▶ [Exercise passage]
BEGIN

Of all the data excuses, this one gets the most play. There are two assumptions behind this state. First, it assumes that a complete inventory of data options exists, and that inventory does not offer enough to do what you need. In my experience, most firms do not have a handle on all of their data options, and they do not understand (because they haven’t looked analytically) whether a given data asset is useful in understanding the problem at hand. There is also an assumption you can determine how much data you need without analytics – which is untrue. You actually need to do an analysis to determine if you have enough data.
2. The data we have isn’t good enough.
This excuse always interests me because, 99% of the time, it surfaces without any actual analytical work being done. The data isn’t good enough…good enough for what exactly? The perception is usually derived from either a) previously struggling with the data on an unrelated project, or b) physically looking at the data, which often appears messy, incomplete, and/or error prone. Yet all data assets have limitations such as these; the utility of data can only be assessed in the context of the question being asked and the analytical method being used. And the data never gets better until you use it and make it better.

END

▶ [Raw data]

BEGIN

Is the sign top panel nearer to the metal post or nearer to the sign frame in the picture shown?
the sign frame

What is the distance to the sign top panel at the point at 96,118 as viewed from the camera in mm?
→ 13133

END

▶ [Your tasks]
A. Duplicate the part of the passage on data excuses starting with "2. The data" and going on through "make it better.".
B. Write the next part of the passage on data excuses, picking up after its last sentence.
The listing has nothing to do with the passage about data excuses.

▶ [Expected outputs]
A.
2. The data we have isn’t good enough.
This excuse always interests me because, 99% of the time, it surfaces without any actual analytical work being done. The data isn’t good enough…good enough for what exactly? The perception is usually derived from either a) previously struggling with the data on an unrelated project, or b) physically looking at the data, which often appears messy, incomplete, and/or error prone. Yet all data assets have limitations such as these; the utility of data can only be assessed in the context of the question being asked and the analytical method being used. And the data never gets better until you use it and make it better.

B.
3. The data exists, but we can’t have access to it.
Our obligations to patient privacy notwithstanding, we have to move beyond the rampant fears in using data. Rules and contract terms should not prolong patient suffering and/or drive up health costs. If an organization has data assets that cannot be used for agile innovation, then change the rules, re-write the contracts, change the consent forms, or provision new data sources to compensate.
4. We can’t use the data because of regulations.
This excuse is really a variation of #3, but it has the apparent added weight of the government behind it. My same opinion applies. There is no question that we need strong data protections and use provisions — we’ve been facing that for decades. But no patient I know would rather suffer, die, or face bankruptcy than have their data used responsibly to improve medical decision making. And if they do, that is fine, but have the patient or sponsor “opt out”, not “opt in.”
5. The data is not structured in a way that is useful; it would take too much time.
So it is too much work to innovate? If you do not have easily consumable data assets, then maybe it is time to start treating data and analytics more seriously. It is possible to create meaningful, agile analytical assets and insights, but it doesn’t happen accidentally, and it doesn’t happen without work.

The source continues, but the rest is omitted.